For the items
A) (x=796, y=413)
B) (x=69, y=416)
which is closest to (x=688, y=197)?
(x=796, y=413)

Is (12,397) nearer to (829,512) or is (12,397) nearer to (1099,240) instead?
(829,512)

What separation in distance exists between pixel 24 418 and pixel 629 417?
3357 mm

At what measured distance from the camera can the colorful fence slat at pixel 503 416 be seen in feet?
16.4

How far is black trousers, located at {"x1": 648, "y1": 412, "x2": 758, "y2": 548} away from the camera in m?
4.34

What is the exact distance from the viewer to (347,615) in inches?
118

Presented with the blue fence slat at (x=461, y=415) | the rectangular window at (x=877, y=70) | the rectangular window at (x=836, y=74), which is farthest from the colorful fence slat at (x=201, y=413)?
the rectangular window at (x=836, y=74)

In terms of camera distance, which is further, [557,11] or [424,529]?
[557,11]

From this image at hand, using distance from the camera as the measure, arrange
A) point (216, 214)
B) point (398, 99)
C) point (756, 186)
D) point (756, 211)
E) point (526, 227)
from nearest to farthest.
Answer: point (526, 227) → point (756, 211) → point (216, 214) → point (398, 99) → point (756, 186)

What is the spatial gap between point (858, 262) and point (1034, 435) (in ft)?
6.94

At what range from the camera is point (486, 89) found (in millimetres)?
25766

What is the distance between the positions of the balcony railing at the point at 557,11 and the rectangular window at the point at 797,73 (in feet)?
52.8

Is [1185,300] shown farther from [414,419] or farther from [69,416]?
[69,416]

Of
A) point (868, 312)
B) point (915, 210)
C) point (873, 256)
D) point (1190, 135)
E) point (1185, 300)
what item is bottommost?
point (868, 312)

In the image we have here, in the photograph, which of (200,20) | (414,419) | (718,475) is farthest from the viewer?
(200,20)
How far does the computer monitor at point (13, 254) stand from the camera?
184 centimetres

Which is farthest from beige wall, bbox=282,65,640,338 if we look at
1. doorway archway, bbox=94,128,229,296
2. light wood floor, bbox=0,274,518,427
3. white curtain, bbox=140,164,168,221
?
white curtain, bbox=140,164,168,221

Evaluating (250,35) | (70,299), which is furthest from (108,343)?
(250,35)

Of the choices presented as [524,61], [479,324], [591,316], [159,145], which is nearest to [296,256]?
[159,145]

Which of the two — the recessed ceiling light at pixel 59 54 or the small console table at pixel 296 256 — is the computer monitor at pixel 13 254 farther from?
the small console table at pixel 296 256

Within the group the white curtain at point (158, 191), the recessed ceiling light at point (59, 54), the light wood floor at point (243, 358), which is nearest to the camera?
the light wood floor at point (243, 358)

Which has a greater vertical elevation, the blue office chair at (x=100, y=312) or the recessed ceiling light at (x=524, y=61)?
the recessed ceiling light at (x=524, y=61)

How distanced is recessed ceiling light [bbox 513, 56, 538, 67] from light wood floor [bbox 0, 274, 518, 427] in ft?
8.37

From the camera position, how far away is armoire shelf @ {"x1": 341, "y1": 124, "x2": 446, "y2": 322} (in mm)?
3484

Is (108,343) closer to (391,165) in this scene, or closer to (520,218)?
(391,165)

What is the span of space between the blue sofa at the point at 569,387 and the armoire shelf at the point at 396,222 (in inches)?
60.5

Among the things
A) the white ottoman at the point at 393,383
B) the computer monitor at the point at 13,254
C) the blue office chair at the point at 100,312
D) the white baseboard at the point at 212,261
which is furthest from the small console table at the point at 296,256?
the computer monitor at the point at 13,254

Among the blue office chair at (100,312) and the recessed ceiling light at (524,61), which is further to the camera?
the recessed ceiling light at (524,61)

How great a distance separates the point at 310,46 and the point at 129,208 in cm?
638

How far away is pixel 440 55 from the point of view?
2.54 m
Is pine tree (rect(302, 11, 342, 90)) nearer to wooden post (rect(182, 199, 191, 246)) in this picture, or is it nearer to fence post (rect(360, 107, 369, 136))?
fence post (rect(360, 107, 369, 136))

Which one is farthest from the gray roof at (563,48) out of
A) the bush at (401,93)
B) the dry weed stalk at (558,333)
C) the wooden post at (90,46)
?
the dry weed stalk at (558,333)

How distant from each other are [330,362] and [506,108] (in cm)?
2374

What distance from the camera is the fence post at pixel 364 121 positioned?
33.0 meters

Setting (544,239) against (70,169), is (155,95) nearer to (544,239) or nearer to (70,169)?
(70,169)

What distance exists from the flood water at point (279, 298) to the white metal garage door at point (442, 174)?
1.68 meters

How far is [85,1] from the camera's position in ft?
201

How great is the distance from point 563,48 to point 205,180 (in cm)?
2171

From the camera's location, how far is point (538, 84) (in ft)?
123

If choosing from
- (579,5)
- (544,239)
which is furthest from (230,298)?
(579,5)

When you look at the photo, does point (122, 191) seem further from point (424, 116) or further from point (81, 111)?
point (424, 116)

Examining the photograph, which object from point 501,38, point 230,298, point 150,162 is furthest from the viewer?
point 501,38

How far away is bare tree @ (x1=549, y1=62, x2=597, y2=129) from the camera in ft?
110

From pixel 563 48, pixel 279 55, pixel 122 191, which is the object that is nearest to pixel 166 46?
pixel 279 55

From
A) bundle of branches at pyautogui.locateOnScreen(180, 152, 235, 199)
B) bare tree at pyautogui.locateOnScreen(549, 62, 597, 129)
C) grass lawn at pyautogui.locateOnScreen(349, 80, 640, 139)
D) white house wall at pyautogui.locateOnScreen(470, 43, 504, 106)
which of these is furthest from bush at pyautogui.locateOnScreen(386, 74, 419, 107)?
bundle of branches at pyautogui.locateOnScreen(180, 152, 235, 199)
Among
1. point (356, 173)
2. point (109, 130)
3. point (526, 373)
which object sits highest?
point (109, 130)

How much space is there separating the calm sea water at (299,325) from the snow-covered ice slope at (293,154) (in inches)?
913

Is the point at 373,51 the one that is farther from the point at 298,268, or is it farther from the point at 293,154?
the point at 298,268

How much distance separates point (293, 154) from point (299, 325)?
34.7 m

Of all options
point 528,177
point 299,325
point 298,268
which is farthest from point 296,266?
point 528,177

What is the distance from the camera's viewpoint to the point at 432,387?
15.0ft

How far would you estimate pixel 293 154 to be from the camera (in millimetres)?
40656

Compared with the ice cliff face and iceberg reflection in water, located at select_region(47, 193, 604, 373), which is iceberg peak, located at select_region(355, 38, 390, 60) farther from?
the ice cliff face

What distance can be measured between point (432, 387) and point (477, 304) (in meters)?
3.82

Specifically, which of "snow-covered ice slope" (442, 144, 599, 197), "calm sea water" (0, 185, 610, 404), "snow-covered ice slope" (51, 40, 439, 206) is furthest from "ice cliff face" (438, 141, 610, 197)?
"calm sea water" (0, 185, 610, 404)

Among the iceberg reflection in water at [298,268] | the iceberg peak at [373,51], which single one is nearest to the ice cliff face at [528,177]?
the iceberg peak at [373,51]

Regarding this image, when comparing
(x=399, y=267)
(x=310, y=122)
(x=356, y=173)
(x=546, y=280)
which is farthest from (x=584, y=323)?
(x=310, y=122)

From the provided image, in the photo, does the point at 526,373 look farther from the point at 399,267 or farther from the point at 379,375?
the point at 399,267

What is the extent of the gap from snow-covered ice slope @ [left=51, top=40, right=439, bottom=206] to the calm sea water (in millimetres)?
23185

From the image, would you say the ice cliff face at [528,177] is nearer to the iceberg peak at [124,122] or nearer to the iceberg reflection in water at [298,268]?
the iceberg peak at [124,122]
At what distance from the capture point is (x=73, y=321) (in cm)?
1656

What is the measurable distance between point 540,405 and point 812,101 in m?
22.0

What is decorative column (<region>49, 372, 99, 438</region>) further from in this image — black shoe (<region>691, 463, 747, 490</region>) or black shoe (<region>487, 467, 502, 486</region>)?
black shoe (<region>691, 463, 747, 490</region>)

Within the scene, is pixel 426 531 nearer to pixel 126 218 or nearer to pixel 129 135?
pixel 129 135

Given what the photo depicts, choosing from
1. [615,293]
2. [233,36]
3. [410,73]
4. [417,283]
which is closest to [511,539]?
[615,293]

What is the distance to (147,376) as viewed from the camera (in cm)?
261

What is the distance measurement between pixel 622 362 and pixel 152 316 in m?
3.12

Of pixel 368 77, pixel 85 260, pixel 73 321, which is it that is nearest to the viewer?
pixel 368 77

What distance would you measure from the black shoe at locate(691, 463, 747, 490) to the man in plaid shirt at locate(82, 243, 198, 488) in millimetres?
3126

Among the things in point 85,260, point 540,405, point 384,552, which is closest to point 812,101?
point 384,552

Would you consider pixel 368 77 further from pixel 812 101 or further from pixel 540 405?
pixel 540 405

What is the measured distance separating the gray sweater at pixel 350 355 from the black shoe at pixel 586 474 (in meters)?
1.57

#### Written request:
Can you output, word for word, every line from the one holding "From the image, would" through the last line of the items, with both ends included?

#### Task solution:
From the image, would you say the ice cliff face at [528,177] is nearer to the iceberg peak at [124,122] or nearer to the iceberg reflection in water at [298,268]?
the iceberg peak at [124,122]
At what distance from the capture point is (x=73, y=321) (in cm)?
1656

What is the measurable distance between point 540,405 and point 812,101 in m?
22.0

What is decorative column (<region>49, 372, 99, 438</region>) further from in this image — black shoe (<region>691, 463, 747, 490</region>) or black shoe (<region>487, 467, 502, 486</region>)?
black shoe (<region>691, 463, 747, 490</region>)

Within the scene, is pixel 426 531 nearer to pixel 126 218 or nearer to pixel 129 135?
pixel 129 135

Given what the photo depicts, choosing from
1. [615,293]
2. [233,36]
3. [410,73]
4. [417,283]
which is closest to [511,539]?
[615,293]

What is the distance to (147,376) as viewed from the camera (in cm)?
261

What is the distance measurement between pixel 622 362 and pixel 152 316 in m?
3.12

Of pixel 368 77, pixel 85 260, pixel 73 321, which is it that is nearest to the viewer?
pixel 368 77

What distance would you measure from the black shoe at locate(691, 463, 747, 490) to the man in plaid shirt at locate(82, 243, 198, 488) in millimetres?
3126

Among the things in point 85,260, point 540,405, point 384,552, which is closest to point 812,101?
point 384,552

Would you consider pixel 368 77 further from pixel 812 101 or further from pixel 540 405?
pixel 540 405

What is the measured distance separating the gray sweater at pixel 350 355 from the black shoe at pixel 586 474 (in meters)?
1.57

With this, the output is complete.